Here we have treemap of our sub-categories. Having hierarchical structure seems good. Each rectangle’s area is proportional to the dimension of the data. So, the bigger rectangles represent the more sales for each sub-category. We can see that paper and binders have more sale in the super store.

Visualizing Mosaic plot

visualization

mosaic_dt<-table(super_store$segment,super_store$shipment)
mosaicplot(mosaic_dt)

Mosaic plot is also called as cross tabs or two way table.By looking at this mosaic plot we understand that consumer segment and standard shipment mode are higher.

Word cloud

data preparation

corpus<-Corpus(VectorSource(super_store$state))
corpus<-tm_map(corpus,content_transformer(tolower))
corpus<-tm_map(corpus,removeNumbers)
corpus<-tm_map(corpus,removeWords,stopwords("english"))
corpus<-tm_map(corpus,removePunctuation)
corpus<-tm_map(corpus,stripWhitespace)
tdm<-TermDocumentMatrix(corpus)
m<-as.matrix(tdm)
v<-sort(rowSums(m),decreasing = T)
d<-data.frame(word=names(v),freq=v)

visualization

wordcloud(d$word, d$freq,random.order=F,rot.per=0.3,scale=c(4,.5),max.words=200,colors = brewer.pal(8,"Dark2"))

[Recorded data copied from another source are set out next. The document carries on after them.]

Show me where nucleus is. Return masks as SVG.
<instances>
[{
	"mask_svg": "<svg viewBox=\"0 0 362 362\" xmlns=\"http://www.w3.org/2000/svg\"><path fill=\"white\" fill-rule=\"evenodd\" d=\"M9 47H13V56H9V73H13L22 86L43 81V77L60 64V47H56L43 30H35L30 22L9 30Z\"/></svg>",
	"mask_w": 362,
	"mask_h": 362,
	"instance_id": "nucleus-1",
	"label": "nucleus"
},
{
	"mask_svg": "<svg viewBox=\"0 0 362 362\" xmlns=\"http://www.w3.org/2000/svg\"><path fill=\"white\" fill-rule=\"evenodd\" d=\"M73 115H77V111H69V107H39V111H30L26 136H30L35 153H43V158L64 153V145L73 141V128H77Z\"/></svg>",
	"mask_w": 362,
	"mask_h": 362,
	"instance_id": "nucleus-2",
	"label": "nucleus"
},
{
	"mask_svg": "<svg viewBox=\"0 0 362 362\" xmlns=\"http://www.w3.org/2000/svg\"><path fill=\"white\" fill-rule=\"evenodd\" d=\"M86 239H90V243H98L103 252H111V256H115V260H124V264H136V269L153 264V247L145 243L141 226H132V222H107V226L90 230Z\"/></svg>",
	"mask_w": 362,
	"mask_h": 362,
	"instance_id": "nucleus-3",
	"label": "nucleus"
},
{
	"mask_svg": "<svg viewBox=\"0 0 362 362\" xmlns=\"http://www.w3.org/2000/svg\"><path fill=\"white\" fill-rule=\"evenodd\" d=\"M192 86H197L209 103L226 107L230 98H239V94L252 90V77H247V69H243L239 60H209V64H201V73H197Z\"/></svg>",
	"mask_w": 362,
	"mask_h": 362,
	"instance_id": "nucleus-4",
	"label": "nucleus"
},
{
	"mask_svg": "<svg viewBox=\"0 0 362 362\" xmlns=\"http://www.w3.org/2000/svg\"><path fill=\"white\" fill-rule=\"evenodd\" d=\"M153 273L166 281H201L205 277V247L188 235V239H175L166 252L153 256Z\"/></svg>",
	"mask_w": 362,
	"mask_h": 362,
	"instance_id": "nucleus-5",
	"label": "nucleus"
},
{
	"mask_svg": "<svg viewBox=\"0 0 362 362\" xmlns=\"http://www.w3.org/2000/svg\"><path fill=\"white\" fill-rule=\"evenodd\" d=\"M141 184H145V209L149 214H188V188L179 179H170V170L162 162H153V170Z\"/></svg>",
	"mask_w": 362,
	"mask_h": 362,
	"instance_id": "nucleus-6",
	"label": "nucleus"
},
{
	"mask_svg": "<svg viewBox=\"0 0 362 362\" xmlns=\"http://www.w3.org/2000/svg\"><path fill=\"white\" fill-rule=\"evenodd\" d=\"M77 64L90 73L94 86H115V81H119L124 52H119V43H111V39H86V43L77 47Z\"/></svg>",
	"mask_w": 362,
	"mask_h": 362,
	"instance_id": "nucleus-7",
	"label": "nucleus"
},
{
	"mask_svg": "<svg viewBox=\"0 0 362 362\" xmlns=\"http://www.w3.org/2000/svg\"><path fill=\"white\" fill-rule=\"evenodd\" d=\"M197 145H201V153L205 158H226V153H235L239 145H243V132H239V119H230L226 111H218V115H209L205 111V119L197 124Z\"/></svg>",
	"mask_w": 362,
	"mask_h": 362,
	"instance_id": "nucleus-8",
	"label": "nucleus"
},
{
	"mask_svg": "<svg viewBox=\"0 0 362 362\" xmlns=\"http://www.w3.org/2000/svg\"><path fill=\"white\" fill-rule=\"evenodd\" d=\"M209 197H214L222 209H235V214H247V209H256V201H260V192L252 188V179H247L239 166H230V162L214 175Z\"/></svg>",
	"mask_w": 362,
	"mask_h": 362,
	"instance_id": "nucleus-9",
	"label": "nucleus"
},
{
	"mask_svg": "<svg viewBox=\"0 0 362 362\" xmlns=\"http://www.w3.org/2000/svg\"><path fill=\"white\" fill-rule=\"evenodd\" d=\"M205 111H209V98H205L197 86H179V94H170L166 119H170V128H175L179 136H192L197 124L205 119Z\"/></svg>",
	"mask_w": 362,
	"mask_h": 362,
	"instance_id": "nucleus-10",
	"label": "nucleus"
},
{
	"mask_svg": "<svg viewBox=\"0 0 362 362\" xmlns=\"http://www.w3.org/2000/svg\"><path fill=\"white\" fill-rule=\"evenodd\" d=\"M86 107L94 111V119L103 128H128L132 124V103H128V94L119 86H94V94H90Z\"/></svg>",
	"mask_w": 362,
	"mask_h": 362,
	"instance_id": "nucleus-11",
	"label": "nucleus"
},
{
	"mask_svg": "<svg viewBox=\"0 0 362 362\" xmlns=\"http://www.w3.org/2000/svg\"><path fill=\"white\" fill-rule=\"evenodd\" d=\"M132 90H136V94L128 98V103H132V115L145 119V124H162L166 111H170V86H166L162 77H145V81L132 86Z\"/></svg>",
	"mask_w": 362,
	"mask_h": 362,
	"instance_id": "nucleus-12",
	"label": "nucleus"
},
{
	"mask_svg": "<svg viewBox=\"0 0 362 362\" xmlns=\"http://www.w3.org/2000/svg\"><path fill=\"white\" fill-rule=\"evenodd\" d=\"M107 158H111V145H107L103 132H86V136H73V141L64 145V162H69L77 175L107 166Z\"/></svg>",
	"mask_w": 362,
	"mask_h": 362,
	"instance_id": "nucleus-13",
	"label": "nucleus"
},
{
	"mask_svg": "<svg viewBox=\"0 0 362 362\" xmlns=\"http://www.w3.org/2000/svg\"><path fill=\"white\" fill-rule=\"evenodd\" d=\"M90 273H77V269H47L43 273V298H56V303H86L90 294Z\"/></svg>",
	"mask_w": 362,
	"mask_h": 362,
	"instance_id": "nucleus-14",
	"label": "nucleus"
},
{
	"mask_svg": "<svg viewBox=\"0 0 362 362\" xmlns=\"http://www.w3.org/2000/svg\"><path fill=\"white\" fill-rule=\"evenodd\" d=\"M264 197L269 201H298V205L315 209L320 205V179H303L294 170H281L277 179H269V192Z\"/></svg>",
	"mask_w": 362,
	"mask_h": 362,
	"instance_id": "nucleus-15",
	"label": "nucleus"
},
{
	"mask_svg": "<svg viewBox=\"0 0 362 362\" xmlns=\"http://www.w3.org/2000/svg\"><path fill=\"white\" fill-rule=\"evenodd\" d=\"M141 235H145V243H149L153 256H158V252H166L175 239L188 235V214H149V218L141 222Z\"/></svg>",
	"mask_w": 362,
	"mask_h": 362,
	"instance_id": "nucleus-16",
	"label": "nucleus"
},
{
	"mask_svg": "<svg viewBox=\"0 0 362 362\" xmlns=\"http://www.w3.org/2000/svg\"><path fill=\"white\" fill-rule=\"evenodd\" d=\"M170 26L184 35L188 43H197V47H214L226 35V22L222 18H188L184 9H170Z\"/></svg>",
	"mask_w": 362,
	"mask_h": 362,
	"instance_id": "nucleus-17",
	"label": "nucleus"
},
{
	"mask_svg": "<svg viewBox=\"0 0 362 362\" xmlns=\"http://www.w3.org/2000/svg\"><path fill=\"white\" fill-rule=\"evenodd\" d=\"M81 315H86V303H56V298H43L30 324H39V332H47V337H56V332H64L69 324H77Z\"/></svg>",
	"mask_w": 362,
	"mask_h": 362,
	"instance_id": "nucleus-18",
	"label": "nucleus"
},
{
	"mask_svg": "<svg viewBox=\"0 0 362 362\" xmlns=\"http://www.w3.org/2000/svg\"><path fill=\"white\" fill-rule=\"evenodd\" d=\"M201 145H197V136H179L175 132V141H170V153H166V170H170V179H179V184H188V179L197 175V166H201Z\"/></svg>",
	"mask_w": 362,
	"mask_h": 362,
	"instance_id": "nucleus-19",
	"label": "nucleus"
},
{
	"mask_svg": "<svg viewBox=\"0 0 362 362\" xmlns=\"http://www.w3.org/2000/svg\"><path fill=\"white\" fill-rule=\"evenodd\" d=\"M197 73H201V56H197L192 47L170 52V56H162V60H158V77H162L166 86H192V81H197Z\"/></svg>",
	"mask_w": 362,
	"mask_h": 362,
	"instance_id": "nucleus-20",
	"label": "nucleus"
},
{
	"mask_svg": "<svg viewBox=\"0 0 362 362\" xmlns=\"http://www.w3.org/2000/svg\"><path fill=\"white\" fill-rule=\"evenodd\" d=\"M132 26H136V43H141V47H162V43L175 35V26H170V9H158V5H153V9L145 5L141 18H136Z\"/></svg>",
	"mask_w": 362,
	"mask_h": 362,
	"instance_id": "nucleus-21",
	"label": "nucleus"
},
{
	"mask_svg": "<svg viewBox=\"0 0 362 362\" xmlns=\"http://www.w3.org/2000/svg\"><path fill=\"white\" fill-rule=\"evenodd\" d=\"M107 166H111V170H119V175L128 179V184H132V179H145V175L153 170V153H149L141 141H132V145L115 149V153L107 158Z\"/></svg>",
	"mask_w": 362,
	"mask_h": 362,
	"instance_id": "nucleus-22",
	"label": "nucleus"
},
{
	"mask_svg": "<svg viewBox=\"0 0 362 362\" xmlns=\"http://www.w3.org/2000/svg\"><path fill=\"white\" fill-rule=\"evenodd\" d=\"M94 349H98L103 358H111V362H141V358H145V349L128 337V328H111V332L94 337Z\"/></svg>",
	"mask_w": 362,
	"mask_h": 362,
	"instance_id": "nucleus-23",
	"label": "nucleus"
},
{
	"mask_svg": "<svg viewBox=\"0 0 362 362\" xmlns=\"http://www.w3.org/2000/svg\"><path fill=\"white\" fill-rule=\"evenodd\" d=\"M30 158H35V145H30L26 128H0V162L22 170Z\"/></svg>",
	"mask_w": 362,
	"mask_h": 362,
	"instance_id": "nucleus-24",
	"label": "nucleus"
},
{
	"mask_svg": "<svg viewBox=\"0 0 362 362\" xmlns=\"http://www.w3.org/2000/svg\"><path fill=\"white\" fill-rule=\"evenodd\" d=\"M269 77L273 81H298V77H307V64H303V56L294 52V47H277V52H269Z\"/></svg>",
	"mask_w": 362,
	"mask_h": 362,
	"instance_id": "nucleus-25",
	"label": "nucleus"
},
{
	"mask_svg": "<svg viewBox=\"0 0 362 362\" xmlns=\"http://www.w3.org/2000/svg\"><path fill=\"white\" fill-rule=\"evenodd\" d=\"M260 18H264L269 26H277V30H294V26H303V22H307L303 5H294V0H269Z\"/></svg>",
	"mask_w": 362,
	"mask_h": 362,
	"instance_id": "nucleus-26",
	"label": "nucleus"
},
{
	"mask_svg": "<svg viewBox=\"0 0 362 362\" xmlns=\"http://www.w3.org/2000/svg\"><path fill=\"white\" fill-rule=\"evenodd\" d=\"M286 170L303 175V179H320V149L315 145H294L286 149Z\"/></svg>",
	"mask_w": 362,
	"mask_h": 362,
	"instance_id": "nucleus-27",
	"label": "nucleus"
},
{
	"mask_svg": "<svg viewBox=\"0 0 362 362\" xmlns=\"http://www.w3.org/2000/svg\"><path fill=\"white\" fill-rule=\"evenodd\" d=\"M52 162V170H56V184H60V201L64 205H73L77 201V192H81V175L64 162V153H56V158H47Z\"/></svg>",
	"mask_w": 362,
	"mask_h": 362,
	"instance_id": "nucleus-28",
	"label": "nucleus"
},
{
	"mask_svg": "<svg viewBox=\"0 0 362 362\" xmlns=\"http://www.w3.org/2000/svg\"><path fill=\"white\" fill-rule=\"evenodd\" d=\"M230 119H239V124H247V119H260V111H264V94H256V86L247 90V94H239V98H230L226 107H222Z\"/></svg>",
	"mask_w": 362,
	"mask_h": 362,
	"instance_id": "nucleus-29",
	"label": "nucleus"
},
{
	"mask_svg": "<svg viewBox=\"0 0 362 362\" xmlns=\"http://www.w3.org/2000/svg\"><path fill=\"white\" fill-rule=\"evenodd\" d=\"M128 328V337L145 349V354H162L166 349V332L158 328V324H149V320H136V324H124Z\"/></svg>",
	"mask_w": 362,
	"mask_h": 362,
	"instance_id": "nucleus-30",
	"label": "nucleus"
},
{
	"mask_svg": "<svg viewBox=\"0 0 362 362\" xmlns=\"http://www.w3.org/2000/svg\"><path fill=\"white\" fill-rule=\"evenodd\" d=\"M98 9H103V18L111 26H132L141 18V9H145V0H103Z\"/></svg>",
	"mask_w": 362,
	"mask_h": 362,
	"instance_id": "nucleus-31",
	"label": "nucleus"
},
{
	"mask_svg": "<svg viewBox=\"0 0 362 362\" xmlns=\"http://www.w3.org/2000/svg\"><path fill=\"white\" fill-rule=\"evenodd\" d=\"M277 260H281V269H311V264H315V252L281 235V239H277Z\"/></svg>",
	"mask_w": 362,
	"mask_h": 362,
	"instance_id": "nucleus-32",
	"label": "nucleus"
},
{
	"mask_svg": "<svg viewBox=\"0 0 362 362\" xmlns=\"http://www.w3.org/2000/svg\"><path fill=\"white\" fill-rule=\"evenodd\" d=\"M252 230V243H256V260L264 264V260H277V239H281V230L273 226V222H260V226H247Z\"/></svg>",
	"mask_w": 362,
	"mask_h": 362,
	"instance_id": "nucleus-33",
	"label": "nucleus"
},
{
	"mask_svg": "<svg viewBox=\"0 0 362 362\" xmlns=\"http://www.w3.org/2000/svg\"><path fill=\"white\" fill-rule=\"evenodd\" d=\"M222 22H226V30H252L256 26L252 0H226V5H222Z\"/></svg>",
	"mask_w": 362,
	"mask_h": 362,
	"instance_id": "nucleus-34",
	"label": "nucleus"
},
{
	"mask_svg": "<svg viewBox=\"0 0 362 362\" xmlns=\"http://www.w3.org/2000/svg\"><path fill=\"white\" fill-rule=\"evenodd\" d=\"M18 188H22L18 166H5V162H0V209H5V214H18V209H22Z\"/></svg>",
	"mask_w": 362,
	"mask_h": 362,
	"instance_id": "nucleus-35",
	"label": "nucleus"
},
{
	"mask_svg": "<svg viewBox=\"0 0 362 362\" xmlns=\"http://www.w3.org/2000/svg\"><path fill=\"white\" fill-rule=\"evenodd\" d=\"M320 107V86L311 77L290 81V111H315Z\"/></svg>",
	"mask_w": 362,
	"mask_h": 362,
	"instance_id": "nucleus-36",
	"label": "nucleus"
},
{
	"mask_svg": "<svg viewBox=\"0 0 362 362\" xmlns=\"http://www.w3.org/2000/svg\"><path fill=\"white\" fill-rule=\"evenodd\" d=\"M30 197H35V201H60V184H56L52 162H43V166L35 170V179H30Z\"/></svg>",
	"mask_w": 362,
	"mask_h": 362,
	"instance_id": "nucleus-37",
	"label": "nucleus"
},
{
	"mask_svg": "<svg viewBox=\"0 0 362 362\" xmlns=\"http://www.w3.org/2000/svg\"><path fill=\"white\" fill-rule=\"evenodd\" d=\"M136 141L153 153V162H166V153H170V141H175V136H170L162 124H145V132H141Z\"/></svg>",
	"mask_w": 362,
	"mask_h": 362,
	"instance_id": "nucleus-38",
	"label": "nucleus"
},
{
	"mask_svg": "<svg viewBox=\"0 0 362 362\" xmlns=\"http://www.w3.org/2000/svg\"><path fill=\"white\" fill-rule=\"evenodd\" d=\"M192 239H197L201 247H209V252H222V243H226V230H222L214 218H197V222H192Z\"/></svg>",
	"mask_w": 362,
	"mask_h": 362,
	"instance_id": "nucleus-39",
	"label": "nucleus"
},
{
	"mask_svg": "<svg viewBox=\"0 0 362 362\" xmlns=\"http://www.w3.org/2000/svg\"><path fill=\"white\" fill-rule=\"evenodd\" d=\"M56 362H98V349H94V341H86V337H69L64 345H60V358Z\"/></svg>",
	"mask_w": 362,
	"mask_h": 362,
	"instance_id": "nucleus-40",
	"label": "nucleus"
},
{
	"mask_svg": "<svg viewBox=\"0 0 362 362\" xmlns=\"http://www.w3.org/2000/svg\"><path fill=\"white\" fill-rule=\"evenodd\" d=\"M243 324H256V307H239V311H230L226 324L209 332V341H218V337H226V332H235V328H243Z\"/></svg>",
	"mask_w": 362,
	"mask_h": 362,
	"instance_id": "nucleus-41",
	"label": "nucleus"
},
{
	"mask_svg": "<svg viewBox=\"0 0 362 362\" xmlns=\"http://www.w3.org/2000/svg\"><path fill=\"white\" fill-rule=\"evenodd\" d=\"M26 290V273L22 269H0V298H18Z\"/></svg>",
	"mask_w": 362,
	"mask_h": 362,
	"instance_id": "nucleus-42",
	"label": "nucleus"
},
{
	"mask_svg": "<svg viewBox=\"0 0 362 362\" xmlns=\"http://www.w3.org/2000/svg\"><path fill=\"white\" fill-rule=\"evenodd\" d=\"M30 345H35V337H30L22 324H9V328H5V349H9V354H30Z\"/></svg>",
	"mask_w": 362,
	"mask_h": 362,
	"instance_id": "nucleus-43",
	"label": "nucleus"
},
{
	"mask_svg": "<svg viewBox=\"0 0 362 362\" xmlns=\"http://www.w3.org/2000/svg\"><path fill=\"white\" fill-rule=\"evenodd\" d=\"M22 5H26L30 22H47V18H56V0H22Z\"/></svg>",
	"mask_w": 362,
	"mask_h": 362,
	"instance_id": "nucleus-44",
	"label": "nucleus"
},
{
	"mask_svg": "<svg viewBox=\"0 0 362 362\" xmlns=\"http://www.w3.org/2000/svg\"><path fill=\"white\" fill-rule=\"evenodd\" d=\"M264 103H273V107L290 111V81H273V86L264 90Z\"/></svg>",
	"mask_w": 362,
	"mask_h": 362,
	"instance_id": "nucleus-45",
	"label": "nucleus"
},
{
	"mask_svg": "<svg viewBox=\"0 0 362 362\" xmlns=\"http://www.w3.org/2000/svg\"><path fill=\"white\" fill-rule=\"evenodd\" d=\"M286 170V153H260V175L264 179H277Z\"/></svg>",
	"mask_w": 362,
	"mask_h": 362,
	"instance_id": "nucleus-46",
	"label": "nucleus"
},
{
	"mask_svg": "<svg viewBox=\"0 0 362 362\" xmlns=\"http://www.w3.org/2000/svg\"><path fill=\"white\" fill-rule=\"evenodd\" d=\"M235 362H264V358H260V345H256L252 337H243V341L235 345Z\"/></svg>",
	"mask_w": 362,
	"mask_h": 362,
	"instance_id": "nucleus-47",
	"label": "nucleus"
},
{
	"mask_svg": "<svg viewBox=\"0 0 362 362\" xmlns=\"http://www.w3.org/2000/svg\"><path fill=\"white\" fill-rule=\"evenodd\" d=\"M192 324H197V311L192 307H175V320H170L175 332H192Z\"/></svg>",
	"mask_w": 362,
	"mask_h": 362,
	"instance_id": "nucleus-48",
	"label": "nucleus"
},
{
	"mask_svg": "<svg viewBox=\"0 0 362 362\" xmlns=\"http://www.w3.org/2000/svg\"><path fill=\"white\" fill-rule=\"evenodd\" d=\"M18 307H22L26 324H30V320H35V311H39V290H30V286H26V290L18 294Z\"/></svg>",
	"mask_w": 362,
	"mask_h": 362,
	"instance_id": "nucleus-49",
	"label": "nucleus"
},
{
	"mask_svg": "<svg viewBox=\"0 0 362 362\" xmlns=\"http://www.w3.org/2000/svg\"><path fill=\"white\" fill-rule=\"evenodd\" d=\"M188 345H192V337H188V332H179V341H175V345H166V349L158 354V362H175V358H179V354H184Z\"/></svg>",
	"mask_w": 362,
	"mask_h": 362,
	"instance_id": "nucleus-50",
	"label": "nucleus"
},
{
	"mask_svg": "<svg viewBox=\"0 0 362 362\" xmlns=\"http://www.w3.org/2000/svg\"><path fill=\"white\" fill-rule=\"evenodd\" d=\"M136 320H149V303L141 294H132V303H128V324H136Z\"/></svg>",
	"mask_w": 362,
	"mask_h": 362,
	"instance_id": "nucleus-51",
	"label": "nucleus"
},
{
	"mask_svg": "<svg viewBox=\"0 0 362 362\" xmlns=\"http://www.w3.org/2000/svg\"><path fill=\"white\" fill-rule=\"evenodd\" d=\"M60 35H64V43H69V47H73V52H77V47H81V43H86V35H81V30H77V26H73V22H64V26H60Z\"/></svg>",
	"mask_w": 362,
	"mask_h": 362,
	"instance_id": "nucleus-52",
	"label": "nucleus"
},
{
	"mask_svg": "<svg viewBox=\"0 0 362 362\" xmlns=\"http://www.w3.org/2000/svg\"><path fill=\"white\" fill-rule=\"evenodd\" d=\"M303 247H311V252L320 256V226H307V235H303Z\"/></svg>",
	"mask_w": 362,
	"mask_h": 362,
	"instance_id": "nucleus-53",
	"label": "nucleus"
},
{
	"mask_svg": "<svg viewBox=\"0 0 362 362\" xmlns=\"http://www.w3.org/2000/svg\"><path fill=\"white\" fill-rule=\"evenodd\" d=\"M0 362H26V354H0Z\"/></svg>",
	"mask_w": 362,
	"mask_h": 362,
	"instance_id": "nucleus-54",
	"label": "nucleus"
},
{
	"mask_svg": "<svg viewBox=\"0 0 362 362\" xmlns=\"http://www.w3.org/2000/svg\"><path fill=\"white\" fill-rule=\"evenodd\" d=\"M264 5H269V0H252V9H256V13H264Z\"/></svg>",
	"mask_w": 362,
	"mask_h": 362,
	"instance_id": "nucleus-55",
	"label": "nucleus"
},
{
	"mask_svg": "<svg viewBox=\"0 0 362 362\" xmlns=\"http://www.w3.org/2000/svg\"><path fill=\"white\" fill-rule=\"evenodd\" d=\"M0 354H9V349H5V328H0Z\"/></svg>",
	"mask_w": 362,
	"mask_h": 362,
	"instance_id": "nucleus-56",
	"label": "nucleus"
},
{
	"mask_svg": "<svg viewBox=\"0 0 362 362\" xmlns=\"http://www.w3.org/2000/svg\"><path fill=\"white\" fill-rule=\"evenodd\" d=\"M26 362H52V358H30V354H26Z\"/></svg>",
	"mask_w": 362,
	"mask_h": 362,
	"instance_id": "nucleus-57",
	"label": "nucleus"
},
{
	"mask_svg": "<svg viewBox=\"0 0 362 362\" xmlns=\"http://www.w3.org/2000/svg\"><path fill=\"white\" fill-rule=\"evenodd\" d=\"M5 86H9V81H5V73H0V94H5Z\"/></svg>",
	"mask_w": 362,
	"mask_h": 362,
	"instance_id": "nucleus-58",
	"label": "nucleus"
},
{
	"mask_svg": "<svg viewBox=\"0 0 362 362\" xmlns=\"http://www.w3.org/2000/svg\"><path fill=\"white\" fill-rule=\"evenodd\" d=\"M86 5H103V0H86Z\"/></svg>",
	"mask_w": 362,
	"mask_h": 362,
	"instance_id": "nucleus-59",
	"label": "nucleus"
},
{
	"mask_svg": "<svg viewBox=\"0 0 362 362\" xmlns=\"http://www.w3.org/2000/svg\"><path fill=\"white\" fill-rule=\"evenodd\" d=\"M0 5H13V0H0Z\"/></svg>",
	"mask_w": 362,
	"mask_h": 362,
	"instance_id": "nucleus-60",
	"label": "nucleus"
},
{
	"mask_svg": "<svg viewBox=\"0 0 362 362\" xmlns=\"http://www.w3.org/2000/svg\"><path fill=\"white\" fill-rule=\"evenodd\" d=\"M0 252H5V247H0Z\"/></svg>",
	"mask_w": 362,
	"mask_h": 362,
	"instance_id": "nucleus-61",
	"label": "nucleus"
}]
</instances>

The above word cloud is based on cities that store will deliver goods. Font size of the words in word cloud will describe the dimension of the variable.As we can see California is having higher sales.

visualizing data according to segment, shipment, category and region

visualization

vis_allu<-super_store%>%select(segment,shipment,category,region)
hchart(data_to_sankey(vis_allu),"sankey",name="mixed outcomes")

Flows in above plot represents group of categorical variables so we can easily trace which categorical variable is going to which categorical variable.This is the summary of the data what we did all in the visualization.